“FaceNet: A Unified Embedding for Face Recognition and Clustering,” by Florian Schroff, Dmitry Kalenichenko, and James Philbin of Google, was published in 2015. Where DeepFace had treated face verification as a classification problem, FaceNet reframed it as learning a geometry: it trained a network to map each face directly into a compact space where distance means similarity.
The central mechanism is the triplet loss. Training operates on triplets of faces - an anchor image, another image of the same person (positive), and an image of a different person (negative). The loss pushes the anchor closer to the positive and farther from the negative, so that, after training, two photos of the same person land near each other and photos of different people land far apart. The authors paired this with an online “triplet mining” method that selects the hard, informative triplets during training.
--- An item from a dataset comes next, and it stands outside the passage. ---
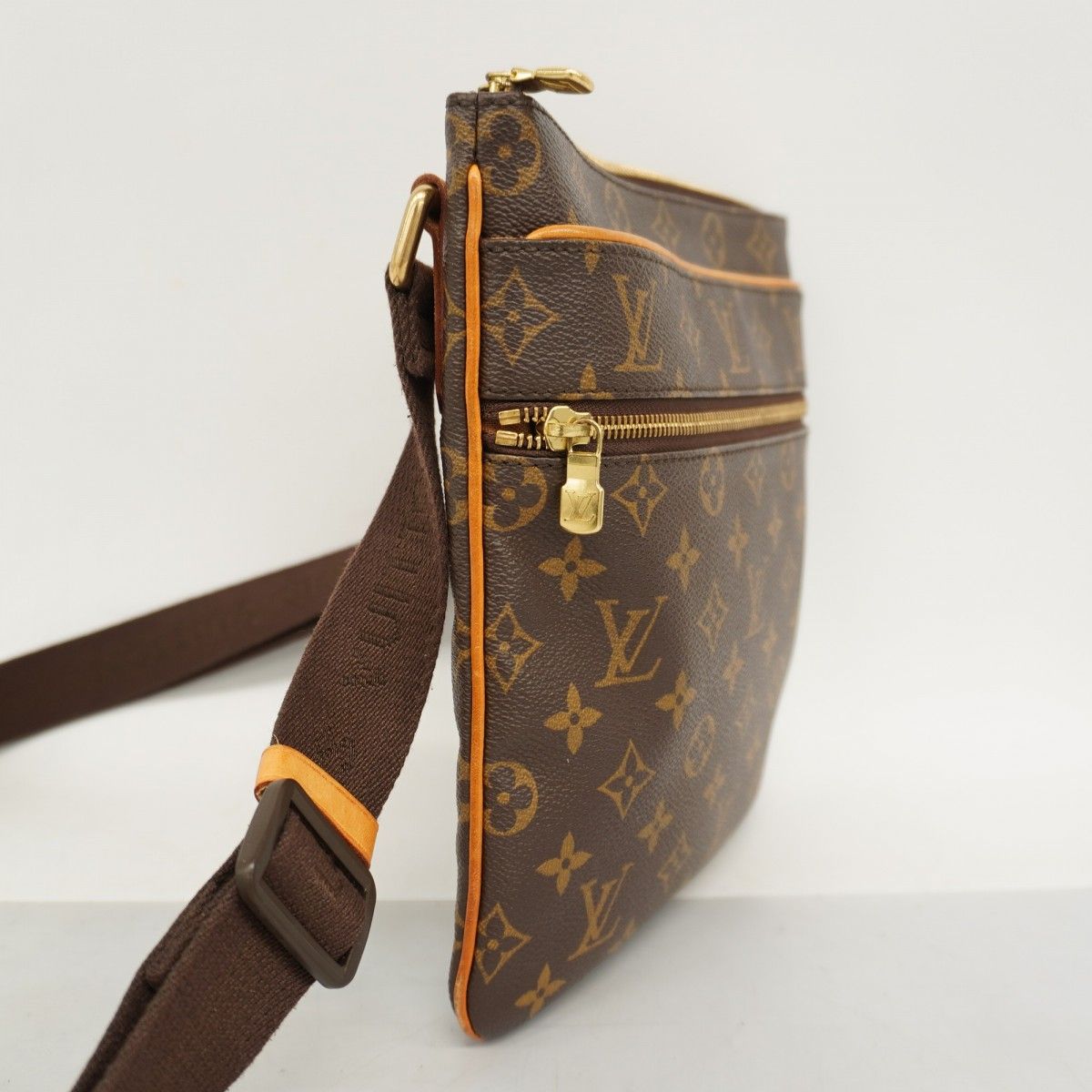 5od3760】ルイヴィトン ショルダーバッグ モノグラム ポシェット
The result is a 128-number embedding for any face.
That design is powerful because the embedding is general-purpose. The same 128-dimensional vectors support verification (are these the same person?), recognition (who is this?), and clustering (group these unlabeled photos by identity) using ordinary distance calculations, with no need to retrain for each task. On the Labeled Faces in the Wild benchmark FaceNet reached 99.63% accuracy, and on the YouTube Faces database 95.12%, setting records on both.
FaceNet’s learned-embedding approach became the dominant template for modern face recognition and, more broadly, helped popularize the idea of training networks to produce useful embeddings - a pattern now central to search, recommendation, and retrieval systems far beyond faces.